Argentine director López graduated from the Universidad de Cine in Buenos Aires with a degree in film direction and obtained a master’s degree in Studio Art from NYU. She gained critical acclaim through her 2012 debut film Leones, in which her characters attempted to process the aftermath of a devastating car crash. Selected for the Orizzonti competition in Venice, Leones was also previously supported by the Hubert Bals Fund. This time around, Lopez is being supported for her upcoming film Presidente, which explores the controversial history of Argentina’s first female president, Isabel Perón.
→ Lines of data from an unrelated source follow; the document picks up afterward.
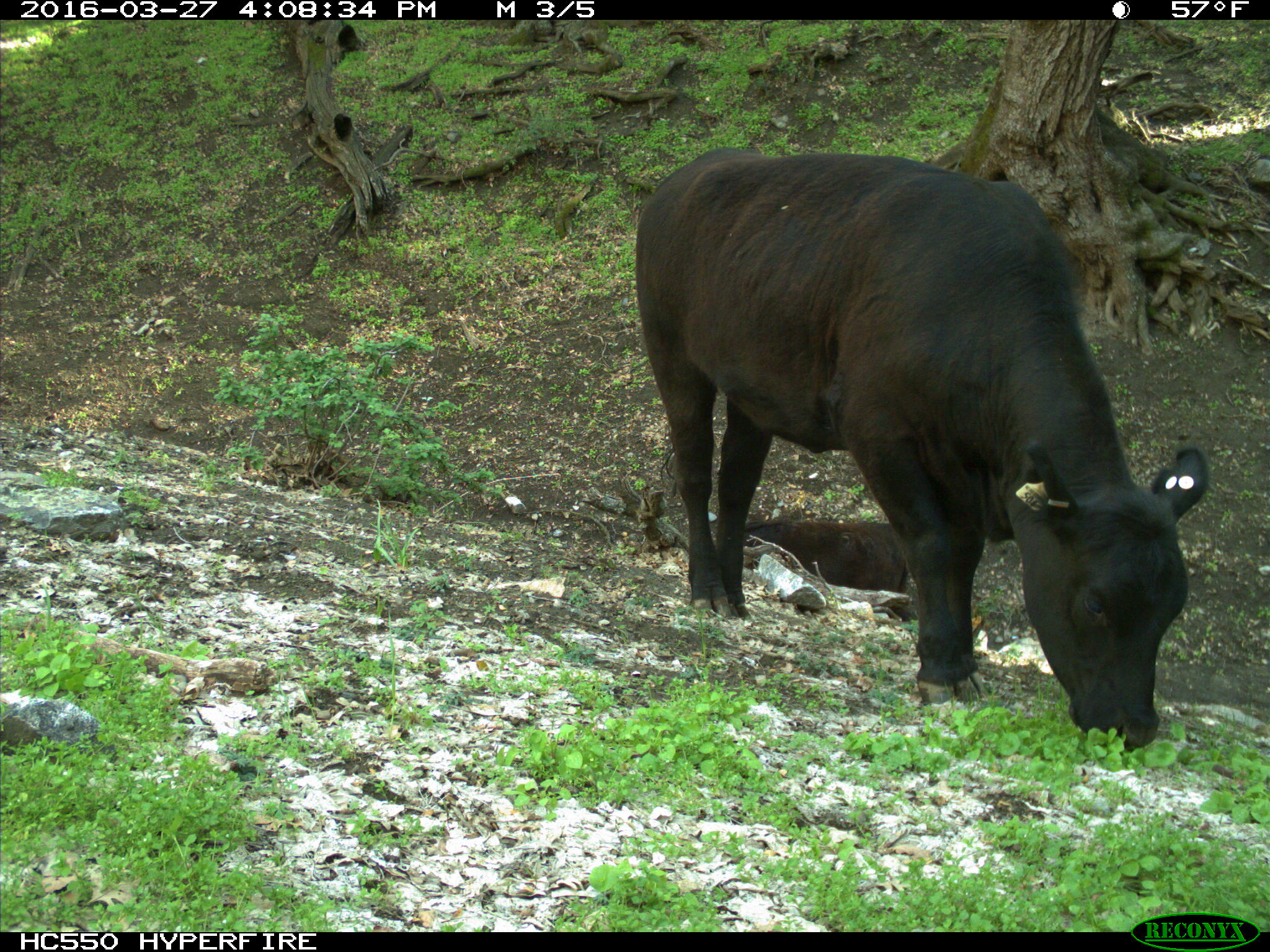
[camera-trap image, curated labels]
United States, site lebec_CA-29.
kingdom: Animalia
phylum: Chordata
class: Mammalia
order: Artiodactyla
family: Bovidae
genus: Bos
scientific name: Bos taurus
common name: domestic cow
Bos taurus (domestic cow).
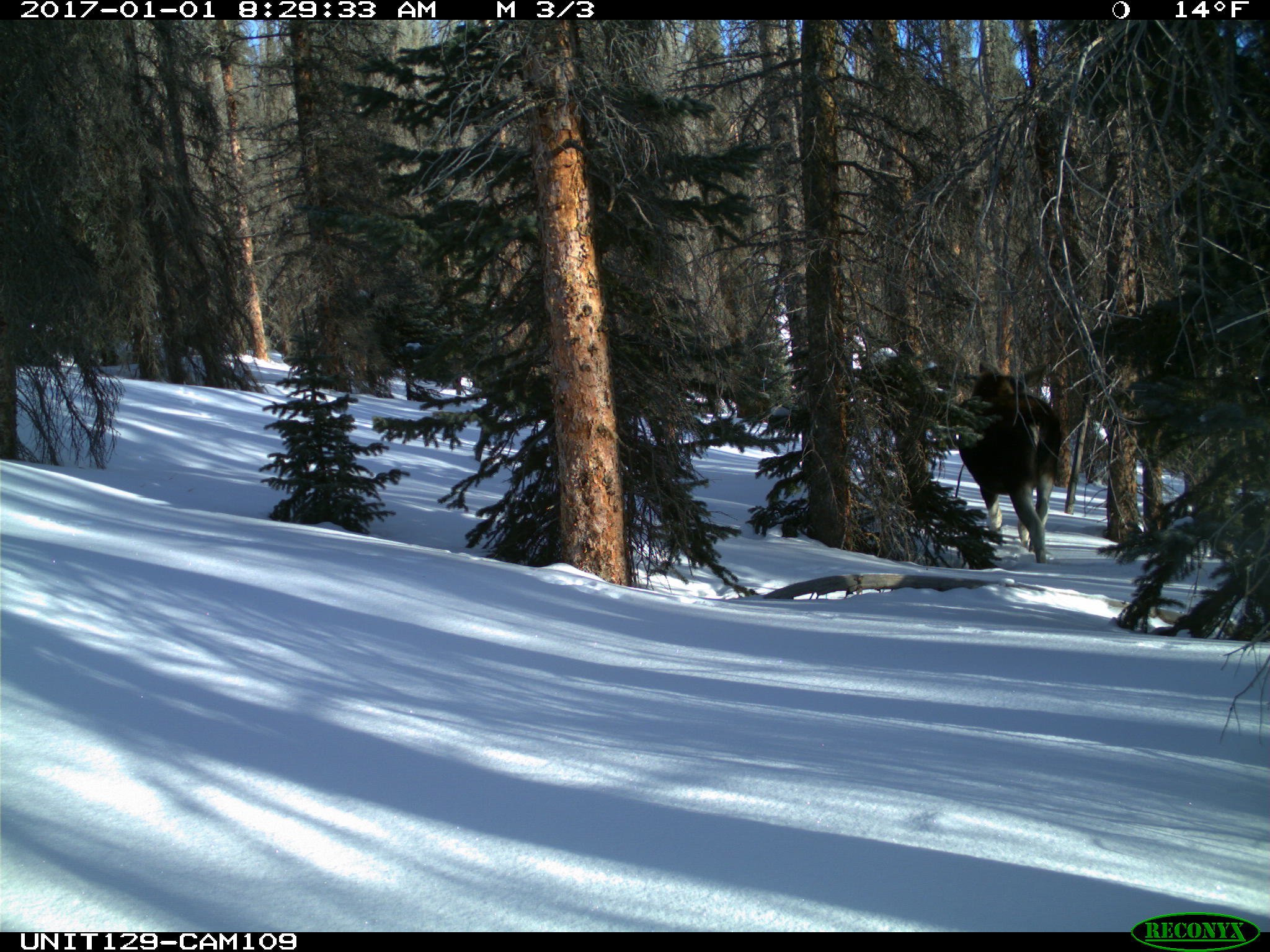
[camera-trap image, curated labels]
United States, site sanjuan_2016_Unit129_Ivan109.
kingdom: Animalia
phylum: Chordata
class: Mammalia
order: Artiodactyla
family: Cervidae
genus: Alces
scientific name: Alces alces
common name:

Brazilian director Maíra Bühler has dedicated herself to giving a voice to the lives of disadvantaged communities in São Paulo and Brazil more generally. Her latest documentary Let It Burn (2016) is a powerful and delicate portrait of the seven-floor Dom Pedro hostel in downtown São Paulo, which housed 107 homeless residents from marginalized communities, many of whom are struggling with drug addiction and the threat of eviction. Now, the Hubert Bals Fund will be supporting her upcoming project The Marriage, will depict the marriage of an indigenous girl to a much older white man, offering a radical alternative narrative. Her previous short film Diz a Ela que me Viu Chorar (2019) won the Special Jury Award at Havana and the Prix des Bibliothèques at Cinéma Du Réel in 2019.
Fellow Brazilian director Everlane Moraes’ work addresses subject matter that highlights the social, philosophical, and spiritual issues of the black diaspora. This mission led her to make her most recent short film Pattaki (2019), which was recognized by Sundance, BFI, and others and resulted in her forming and becoming creative director at the namesake production company PÀTTÀKI Audiovisual. Her upcoming project The Secret of Sikán plans to retell the fantastical century-spanning myth of a Nigerian princess. The HBF’s partner Projeto Paradiso further strengthens the support offered to both of these Brazilian projects.